> [WHAT IS EXPECTED]
Write the next part of the article on Advent, starting after its last sentence.

> [EXTRACT PROVIDED]
□ □ □ □ □
What Is Advent?

 

Advent is a period of spiritual preparation in which many Christians make themselves ready for the coming, or birth of the Lord, Jesus Christ. Celebrating Advent typically involves a season of prayer, fasting and repentance, followed by anticipation, hope and joy.

Many Christians celebrate Advent not only by thanking God for Christ's first coming to Earth as a baby, but also for his presence among us today through the Holy Spirit, and in preparation and anticipation of his final coming at the end of time. 

The word "advent" comes from the Latin "adventus" meaning "arrival" or "coming," particularly of something having great importance.

For denominations that celebrate Advent, it marks the beginning of the church year.

In Western Christianity, Advent begins on the fourth Sunday prior to Christmas Day, or the Sunday which falls closest to November 30, and lasts through Christmas Eve, or December 24. When Christmas Eve falls on a Sunday, it is the last, or fourth Sunday of Advent.

For Eastern Orthodox churches which use the Julian calendar, Advent begins earlier, on November 15, and lasts 40 days rather than four weeks. Advent is also known as the Nativity Fast in Orthodox Christianity.

Advent is primarily observed in Christian churches that follow an ecclesiastical calendar of liturgical seasons to determine feasts, memorials, fasts and holy days.

According to some resources Advent began sometime after the 4th century as a time of preparation for Epiphany, and not in anticipation of Christmas. Epiphany celebrates the manifestation of Christ by remembering the visit of the wise men and, in some traditions, the Baptism of Jesus. At this time new Christians were baptized and received into the faith, and so the early church instituted a 40-day period of fasting and repentance.

Later, in the 6th century, St. Gregory the Great was the first to associate this season of Advent with the coming of Christ. Originally it was not the coming of the Christ-child that was anticipated, but rather, the Second Coming of Christ.

By the Middle Ages, the church had extended the celebration of Advent to include the coming of Christ through his birth in Bethlehem, his future coming at the end of time, and his presence among us through the promised Holy Spirit. Modern-day Advent services include symbolic customs related to all three of these "advents" of Christ.
□ □ □ □ □
(Collected data entries)
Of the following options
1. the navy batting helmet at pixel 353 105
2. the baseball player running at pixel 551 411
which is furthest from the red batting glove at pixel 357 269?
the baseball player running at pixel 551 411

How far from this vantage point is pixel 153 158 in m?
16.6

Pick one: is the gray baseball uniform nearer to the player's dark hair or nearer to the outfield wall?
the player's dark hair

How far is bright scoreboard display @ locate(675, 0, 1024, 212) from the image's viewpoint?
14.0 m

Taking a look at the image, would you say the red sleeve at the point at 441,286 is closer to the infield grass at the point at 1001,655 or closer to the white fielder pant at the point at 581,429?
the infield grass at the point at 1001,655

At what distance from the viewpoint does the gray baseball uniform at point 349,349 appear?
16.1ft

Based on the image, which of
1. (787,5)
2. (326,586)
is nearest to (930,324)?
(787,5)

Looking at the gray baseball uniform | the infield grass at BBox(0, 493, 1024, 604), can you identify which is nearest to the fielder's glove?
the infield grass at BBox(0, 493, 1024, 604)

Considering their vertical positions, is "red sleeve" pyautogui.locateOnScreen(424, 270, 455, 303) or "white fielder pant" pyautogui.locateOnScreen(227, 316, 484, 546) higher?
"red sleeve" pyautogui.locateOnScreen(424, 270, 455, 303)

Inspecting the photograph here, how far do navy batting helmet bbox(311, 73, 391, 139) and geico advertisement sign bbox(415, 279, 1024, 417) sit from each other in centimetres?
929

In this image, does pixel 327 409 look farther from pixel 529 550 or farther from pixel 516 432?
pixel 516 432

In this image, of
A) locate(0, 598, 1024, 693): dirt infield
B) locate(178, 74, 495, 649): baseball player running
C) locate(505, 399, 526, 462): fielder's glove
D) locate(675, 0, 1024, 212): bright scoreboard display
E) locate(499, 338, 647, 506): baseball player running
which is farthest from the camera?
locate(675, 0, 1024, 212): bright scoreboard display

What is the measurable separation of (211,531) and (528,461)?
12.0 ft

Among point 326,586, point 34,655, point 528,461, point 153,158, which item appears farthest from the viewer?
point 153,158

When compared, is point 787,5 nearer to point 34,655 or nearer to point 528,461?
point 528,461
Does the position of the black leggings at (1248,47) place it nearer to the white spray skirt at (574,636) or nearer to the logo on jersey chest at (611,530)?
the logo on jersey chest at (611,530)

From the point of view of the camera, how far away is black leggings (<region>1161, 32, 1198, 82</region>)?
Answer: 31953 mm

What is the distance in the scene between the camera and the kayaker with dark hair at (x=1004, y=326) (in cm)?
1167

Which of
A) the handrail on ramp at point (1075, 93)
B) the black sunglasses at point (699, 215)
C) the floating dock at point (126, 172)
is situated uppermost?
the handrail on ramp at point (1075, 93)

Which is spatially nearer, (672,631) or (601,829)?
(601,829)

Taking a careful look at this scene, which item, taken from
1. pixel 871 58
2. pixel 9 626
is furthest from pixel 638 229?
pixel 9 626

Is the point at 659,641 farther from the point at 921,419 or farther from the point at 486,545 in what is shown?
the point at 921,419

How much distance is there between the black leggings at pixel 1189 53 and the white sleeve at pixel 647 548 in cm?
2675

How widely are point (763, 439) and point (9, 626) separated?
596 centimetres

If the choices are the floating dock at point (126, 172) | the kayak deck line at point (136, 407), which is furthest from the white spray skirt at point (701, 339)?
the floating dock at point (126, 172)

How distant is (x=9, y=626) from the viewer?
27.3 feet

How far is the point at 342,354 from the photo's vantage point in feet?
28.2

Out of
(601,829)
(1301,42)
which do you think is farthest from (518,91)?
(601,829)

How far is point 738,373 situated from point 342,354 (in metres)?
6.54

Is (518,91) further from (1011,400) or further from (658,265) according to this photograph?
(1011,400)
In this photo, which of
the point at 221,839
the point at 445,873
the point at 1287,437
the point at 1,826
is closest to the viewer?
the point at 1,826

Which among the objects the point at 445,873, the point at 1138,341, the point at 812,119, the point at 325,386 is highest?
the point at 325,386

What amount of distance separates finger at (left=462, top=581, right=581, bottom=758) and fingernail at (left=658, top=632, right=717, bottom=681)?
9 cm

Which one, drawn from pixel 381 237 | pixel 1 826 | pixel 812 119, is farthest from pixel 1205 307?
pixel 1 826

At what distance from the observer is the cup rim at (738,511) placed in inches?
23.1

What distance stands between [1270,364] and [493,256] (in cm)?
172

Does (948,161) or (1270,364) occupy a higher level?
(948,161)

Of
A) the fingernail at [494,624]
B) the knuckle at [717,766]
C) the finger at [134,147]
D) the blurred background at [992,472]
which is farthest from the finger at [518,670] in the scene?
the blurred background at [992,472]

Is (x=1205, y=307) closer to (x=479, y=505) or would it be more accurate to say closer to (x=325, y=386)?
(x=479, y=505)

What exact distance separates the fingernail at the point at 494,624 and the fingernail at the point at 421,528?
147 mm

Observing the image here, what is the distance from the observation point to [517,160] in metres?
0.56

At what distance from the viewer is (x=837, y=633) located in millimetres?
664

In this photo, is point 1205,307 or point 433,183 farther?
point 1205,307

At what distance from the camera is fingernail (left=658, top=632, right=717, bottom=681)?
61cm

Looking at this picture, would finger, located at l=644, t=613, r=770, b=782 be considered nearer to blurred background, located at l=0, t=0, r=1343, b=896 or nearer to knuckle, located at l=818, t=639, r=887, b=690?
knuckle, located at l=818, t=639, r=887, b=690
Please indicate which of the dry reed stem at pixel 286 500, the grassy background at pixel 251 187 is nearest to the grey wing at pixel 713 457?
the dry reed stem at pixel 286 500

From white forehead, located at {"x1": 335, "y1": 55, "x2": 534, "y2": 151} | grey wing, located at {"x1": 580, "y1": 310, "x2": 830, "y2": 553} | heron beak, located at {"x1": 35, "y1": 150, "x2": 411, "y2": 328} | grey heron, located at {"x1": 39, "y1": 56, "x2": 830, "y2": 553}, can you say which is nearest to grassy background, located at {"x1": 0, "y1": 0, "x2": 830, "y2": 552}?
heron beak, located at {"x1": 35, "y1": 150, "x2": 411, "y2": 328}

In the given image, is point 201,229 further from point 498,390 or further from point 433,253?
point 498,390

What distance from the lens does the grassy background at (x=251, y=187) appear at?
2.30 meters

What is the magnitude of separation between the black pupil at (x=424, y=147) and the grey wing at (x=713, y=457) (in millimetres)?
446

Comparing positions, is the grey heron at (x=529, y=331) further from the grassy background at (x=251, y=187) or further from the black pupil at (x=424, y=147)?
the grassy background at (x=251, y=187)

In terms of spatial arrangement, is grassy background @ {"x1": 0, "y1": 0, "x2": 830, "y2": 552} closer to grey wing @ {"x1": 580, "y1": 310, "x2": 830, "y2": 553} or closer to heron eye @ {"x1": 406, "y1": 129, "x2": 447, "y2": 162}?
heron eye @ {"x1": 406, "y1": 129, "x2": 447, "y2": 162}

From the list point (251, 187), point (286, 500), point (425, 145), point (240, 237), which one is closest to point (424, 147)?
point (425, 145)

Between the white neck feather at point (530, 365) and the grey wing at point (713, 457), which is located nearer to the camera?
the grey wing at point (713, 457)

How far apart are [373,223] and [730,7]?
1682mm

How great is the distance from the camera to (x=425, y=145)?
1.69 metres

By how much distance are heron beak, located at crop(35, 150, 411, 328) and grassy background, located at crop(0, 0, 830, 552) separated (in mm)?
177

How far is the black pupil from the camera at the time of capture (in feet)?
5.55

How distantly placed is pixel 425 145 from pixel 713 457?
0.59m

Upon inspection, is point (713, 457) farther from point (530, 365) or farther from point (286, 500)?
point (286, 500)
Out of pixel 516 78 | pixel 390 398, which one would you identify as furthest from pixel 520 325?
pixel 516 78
□ □ □ □ □
> [EXERCISE OUTPUT]
Many different variations and interpretations of Advent customs exist today, depending upon the denomination and the type of service being observed. The following symbols and customs provide a general overview only, and do not represent an exhaustive resource for all Christian traditions.

The advent wreath became quite popular in homes in post-Reformation Germany. In many German homes families still have a custom of lighting four candles during advent, candles placed in a wreath of evergreens. When these candles were lit, Scripture and prayer was part of the custom and the family devotion time was a time of instructing the children about Christ's coming. Later, the custom crossed over different denominational lines and other faith traditions adapted its use.

Christuskirche uses an Advent wreath as part of our Advent and Christmas worship services.  Join us as we prepare our hearts with Hope, Joy and Love as we eagerly look forward to Christmas–the celebration of the birth our Lord and Savior Jesus Christ.

On the first Sunday of Advent, the first candle is lit. This candle is typically called the "Prophecy Candle" in remembrance of the prophets, primarily Isaiah, who foretold the birth of Christ. This candle represents hope or expectation in anticipation of the coming Messiah. Each week on Sunday, an additional candle is lit.

On the second Sunday of Advent, the second candle is lit. This candle typically represents love. Some traditions call this the "Bethlehem Candle," symbolizing Christ's manger.

On the third Sunday of Advent the third candle is lit. This candle is customarily called the "Shepherds Candle" and it represents joy.

The fourth and last candle, oftentimes called the "Angels Candle," represents peace and is lit on the fourth Sunday of Advent.

In some traditions on Christmas Eve, a white center candle is lit. This candle is called the "Christ Candle" and represents the life of Christ that has come into the world. The color white represents purity. Christ is the sinless, spotless, pure Savior. Also, those who receive Christ as Savior are washed of their sins.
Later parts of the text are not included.